The Tory position is fraught with difficulties, however blunt it looks. Even if you accept that there is no mandate for a second referendum, blank refusal feeds the sense that Westminster is impeding the will of Scots. It doesn’t matter whether you think that unfounded because it’s legally a non-devolved issue, or because the SNP does not (quite) have a majority of seats, let alone Scottish voters; it is a position that can only be held for so long, and the longer it is held, the more it encourages a narrative of obstruction.
The change in circumstances (notably Brexit) since the last vote undermines the idea that it’s too soon for another; that cannot remain a viable argument for very much longer, though those enthusiastic for another poll may well be mistaken about how widely the country shares their view. The more plausible delay argument, given lip service by all three leaders, is that the upheavals that the pandemic and recovery from it create are the priority.
Many SNP voters may be bursting for IndyRef2, and plenty others are critical of the party for not pushing harder for it. But there are also independence advocates who, like the Unionist leaders, think Now Is Not The Time (though they only say it privately). It would be a reckless SNP leader who didn’t ask: “But what if we lose?”
Rising support for independence may be as much a wish as a polling statistic; it’s certainly not clear-cut. Students of independence movements are acutely aware of the lesson of Quebec, when a second referendum 15 years after the first also fell short, seriously damaging the cause.
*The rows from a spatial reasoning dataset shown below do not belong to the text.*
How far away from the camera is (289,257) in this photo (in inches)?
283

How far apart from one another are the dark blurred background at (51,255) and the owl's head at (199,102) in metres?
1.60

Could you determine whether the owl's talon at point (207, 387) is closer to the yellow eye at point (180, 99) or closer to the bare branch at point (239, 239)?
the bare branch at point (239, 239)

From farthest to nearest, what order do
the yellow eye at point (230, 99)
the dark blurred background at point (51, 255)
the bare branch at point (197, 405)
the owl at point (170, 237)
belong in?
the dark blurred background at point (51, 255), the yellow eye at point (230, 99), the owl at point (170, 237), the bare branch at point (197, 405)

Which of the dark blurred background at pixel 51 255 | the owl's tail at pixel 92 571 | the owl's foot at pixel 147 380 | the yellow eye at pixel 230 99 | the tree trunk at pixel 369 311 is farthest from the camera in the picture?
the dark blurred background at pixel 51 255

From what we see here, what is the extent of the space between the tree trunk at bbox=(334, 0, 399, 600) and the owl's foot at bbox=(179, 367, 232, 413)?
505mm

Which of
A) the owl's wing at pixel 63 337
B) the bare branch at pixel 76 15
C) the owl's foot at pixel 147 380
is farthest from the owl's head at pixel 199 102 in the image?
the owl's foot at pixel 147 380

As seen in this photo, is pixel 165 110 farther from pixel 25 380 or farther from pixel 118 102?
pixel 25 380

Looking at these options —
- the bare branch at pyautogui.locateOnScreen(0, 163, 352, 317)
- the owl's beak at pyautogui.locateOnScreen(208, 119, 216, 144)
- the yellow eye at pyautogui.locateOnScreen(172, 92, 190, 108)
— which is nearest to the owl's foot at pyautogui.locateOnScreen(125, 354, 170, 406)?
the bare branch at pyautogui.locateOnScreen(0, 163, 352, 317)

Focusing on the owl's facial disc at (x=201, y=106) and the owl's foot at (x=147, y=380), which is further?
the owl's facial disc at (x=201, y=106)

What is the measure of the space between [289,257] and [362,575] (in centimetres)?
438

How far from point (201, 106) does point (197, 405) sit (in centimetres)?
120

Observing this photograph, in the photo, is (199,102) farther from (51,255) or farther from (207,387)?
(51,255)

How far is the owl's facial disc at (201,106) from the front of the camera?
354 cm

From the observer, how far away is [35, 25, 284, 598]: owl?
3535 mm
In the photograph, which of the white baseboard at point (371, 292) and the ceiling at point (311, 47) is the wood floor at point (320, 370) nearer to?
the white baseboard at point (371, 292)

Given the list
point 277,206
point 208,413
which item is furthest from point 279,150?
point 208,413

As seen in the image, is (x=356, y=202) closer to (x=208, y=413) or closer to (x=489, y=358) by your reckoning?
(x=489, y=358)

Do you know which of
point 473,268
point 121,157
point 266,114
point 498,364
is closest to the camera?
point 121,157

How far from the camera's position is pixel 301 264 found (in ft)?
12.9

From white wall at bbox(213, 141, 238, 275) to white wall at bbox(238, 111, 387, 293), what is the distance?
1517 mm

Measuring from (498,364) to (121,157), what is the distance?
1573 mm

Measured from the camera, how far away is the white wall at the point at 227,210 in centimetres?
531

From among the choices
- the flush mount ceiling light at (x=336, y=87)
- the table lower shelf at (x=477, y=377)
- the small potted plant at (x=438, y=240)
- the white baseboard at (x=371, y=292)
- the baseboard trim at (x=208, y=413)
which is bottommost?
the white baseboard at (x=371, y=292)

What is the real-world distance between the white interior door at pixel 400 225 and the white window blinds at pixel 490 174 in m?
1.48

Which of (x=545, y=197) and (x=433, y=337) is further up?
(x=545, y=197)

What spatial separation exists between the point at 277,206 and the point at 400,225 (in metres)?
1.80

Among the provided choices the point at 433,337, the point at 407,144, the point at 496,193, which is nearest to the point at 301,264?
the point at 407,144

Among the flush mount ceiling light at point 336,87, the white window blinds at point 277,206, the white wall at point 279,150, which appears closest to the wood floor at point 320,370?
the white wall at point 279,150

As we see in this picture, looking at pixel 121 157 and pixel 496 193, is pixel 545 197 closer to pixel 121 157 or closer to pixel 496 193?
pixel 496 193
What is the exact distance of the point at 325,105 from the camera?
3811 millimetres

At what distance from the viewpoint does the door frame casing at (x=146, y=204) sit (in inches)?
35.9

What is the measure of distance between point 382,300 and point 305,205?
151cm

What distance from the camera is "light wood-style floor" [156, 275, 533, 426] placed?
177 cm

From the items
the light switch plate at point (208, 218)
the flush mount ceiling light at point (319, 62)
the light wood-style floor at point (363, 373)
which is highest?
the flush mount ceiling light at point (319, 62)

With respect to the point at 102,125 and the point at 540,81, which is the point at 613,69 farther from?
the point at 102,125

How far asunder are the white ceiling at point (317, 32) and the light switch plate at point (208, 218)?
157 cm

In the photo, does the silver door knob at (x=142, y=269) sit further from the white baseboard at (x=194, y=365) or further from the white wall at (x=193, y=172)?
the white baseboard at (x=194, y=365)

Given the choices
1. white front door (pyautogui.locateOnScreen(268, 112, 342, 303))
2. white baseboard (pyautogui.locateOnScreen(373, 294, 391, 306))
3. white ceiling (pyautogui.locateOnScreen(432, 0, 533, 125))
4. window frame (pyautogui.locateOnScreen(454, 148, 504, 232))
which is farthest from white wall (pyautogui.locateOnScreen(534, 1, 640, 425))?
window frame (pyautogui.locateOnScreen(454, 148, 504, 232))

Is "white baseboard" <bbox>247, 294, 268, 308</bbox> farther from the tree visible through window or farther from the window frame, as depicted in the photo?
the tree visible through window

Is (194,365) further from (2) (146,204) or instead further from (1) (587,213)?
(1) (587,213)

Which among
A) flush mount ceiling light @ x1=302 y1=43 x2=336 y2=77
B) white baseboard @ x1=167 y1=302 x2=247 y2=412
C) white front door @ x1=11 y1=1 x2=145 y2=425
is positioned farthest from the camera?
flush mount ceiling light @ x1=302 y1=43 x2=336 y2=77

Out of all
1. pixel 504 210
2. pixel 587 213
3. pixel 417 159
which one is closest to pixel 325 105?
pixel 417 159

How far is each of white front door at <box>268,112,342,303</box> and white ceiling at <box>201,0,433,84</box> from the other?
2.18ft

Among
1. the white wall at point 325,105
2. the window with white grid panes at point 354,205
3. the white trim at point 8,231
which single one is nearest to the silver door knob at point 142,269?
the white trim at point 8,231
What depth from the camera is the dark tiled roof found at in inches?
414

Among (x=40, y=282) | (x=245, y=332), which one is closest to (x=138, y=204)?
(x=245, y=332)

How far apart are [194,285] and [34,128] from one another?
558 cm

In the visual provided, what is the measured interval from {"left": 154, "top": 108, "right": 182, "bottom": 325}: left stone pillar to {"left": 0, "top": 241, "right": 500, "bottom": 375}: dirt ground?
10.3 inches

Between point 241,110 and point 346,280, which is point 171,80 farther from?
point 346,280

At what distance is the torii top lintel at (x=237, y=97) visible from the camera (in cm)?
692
Support for independence among young voters there is now under 30 per cent.
Similarly, Brexit may have convinced many that Scotland does not share UK priorities, but now that it has actually happened it demonstrates the disruption of hammering out terms, and – even if hoping to rejoin – doing so outside the EU.
Though some fanatics may have convinced themselves otherwise, any vote is far from won. If there were strong signs that the last result would be repeated, the Unionists’ best option, perversely, would be to accept it – an enormous risk. Ms Sturgeon’s, meanwhile, equally counter-intuitively, would be to hope for it to be vetoed by Westminster. It could end up that no leader wants it, or wants to veto it. But since IndyRef2 is a manifesto commitment, Covid may prove to be the only useful cover for getting out of it.